Angiotensin Receptor Blockers Reduce Left Ventricular Hypertrophy in Dialysis Patients: A Meta-Analysis

2013 
Abstract Introduction Left ventricular hypertrophy (LVH) is a major cardiovascular complication and an important predictor of mortality in patients with end-stage renal disease. Angiotensin II blockades have been widely used in the treatment of hypertension; however, the influence of angiotensin receptor blockers (ARBs) on LVH in dialysis patients has not been thoroughly studied. In this meta-analysis, the authors analyzed the effect of ARBs on LVH and left ventricular function in patients on maintenance dialysis. Methods The authors did systematic search of PubMed, Embase and Cochrane Central Register of Controlled Trials, until November 2010. Data extracted from the literature were analyzed with the Review Manager.
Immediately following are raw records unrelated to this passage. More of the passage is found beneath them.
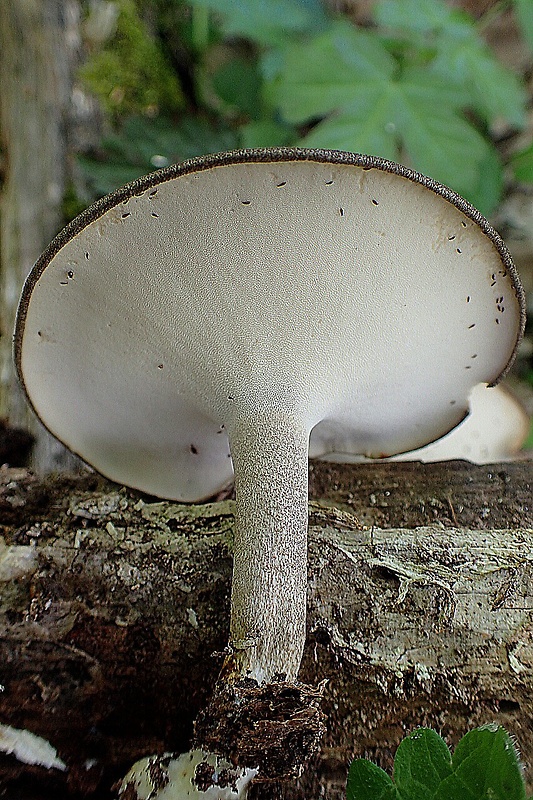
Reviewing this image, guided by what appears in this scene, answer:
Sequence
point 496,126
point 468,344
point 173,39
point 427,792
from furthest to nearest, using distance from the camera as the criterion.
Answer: point 496,126
point 173,39
point 468,344
point 427,792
Results The results of 6 randomized controlled trials (207 participants) reveal that ARB group had a greater regression of left ventricular mass index (LVMi) when compared with non-ARB group ( P  = 0.002) in dialysis patients while no significant difference for left ventricular ejection fraction (LVEF; P  = 0.30). The ARB group had a nonsignificantly greater therapeutic value of LVMi or LVEF when compared with angiotensin-converting enzyme inhibitor (ACEI; P  = 0.74 and 0.49, respectively). No significant alterations were observed in LVMi and LVEF between the combination of ARBs and ACEIs and ARBs group ( P  = 0.43 and 0.24, respectively). Conclusions ARBs are associated with a greater reduction in LVH in patients on dialysis. The ARB therapy tends to have a similar favorable effectiveness as ACEI; however, the combination of ARBs with ACEIs did not show additional benefit to LVH in patients on hemodialysis.